Le projet de loi de Kallner a également été condamné par le parti Yisrael Beytenu d’Avidgor Liberman, qui a déclaré qu’il « ne permettrait pas au Premier ministre du 7-Octobre de créer un comité de dissimulation » et a affirmé que Liberman disposait de « preuves concluantes que Netanyahu avait été averti de l’attaque », qu’il ne présenterait qu’à une commission d’enquête nationale.
Le député Gilad Kariv (Les Démocrates) a fait valoir que la proposition de Kallner était un « crachat au visage » des familles endeuillées et constituerait un « cirque politique », tandis que l’ancien Premier ministre Naftali Bennett l’a qualifiée de « coup de poignard dans le dos des familles endeuillées et de tout le peuple israélien ».
Bennett a fait valoir que le projet de loi se résume à une seule chose : « ceux qui font l’objet d’une enquête nomment les enquêteurs », promettant que « les dirigeants n’échapperont pas à leur responsabilité pour plus d’une décennie de perte de dissuasion, le transfert de valises remplies d’argent liquide au Hamas et la création de monstres terroristes à nos frontières ».
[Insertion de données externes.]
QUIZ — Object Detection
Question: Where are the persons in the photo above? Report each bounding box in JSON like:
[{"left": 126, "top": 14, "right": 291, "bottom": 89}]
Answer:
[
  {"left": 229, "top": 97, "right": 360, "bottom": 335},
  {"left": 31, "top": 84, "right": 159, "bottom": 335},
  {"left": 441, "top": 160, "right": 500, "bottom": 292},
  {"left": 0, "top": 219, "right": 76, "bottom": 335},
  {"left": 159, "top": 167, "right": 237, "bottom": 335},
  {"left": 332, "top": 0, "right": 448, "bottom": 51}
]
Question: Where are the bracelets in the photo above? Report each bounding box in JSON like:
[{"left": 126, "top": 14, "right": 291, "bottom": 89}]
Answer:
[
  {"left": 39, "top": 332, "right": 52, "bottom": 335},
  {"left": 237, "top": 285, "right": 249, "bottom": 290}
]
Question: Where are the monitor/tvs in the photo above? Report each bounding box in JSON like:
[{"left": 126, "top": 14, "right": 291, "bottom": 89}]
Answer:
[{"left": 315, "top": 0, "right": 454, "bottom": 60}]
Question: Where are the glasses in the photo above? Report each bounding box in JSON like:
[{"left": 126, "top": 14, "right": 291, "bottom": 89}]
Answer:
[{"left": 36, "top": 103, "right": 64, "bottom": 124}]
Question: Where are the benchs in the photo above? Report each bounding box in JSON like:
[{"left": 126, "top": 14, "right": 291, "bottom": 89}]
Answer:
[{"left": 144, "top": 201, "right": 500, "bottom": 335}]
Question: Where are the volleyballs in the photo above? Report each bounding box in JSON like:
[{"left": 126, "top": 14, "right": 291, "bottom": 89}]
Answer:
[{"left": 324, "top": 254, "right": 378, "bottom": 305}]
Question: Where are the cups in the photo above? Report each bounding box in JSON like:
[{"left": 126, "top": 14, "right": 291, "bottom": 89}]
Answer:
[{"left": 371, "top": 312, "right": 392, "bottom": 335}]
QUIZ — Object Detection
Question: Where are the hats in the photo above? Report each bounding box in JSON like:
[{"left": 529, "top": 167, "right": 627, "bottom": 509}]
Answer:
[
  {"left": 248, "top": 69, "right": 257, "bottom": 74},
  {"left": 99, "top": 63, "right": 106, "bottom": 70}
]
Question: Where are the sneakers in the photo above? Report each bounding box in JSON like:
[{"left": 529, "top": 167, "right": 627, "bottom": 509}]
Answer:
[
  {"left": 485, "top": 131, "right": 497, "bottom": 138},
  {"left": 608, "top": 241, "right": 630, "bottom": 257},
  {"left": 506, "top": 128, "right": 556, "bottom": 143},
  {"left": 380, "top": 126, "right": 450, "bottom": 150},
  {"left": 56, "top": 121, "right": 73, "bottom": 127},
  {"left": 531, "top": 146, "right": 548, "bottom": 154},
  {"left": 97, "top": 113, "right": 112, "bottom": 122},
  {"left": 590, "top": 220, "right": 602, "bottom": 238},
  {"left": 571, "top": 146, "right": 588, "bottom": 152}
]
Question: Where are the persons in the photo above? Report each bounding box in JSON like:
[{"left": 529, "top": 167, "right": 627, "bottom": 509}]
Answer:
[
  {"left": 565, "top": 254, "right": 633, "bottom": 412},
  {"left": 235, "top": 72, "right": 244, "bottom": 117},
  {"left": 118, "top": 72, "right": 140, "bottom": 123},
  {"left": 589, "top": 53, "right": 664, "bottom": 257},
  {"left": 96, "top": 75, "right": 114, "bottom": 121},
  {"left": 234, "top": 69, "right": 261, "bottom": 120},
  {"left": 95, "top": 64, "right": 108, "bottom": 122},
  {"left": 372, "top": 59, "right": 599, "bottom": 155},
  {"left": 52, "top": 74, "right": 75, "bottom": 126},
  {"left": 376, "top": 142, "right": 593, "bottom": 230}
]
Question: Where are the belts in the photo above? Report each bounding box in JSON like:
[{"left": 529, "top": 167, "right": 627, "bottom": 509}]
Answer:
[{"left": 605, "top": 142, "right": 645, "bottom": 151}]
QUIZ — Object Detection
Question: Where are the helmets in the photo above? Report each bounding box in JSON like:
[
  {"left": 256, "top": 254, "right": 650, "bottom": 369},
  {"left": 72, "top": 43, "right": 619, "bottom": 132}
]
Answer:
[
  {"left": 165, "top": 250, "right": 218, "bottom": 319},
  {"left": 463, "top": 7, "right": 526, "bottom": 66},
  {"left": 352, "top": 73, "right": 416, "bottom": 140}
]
Il a déclaré que les choses seraient différentes après les élections, en supposant qu’il gagne : « Lors de la première réunion de notre gouvernement, nous annulerons la commission et mettrons en place une commission d’enquête nationale conformément à la loi ».
Plusieurs moyens de contourner une commission nationale
La proposition de Kallner n’est pas la seule avancée par la coalition. Le mois dernier, le gouvernement a voté la mise en place de sa propre enquête sur les défaillances entourant l’invasion et le massacre du Hamas.
Bien qu’elle soit présentée comme une enquête « indépendante », le mandat de la commission gouvernementale sera déterminé par les ministres du cabinet, et le gouvernement s’efforcera de composer cette commission de manière à obtenir « l’approbation la plus large possible du peuple » , a indiqué la décision du gouvernement.
Le ministre du Patrimoine, Amichaï Eliyahu, membre du comité ministériel chargé de déterminer le mandat de la commission d’enquête controversée du gouvernement, a déclaré que le comité enquêterait sur « le système judiciaire » et sur d’autres acteurs qui « ont affaibli notre force de dissuasion ».
S’adressant aux parlementaires à la Knesset la semaine dernière, Netanyahu a affirmé que « la création de la commission et sa composition se feront à parts égales entre la coalition et l’opposition » et que « seule une personne qui ne veut pas révéler la vérité » s’y opposerait.
Ses détracteurs ont fait remarquer que tant la coalition que l’opposition comptent dans leurs rangs de nombreux responsables qui ont occupé des postes politiques et de sécurité de premier plan dans les années qui ont précédé le 7-Octobre et qui seraient donc eux-mêmes visés par l’enquête.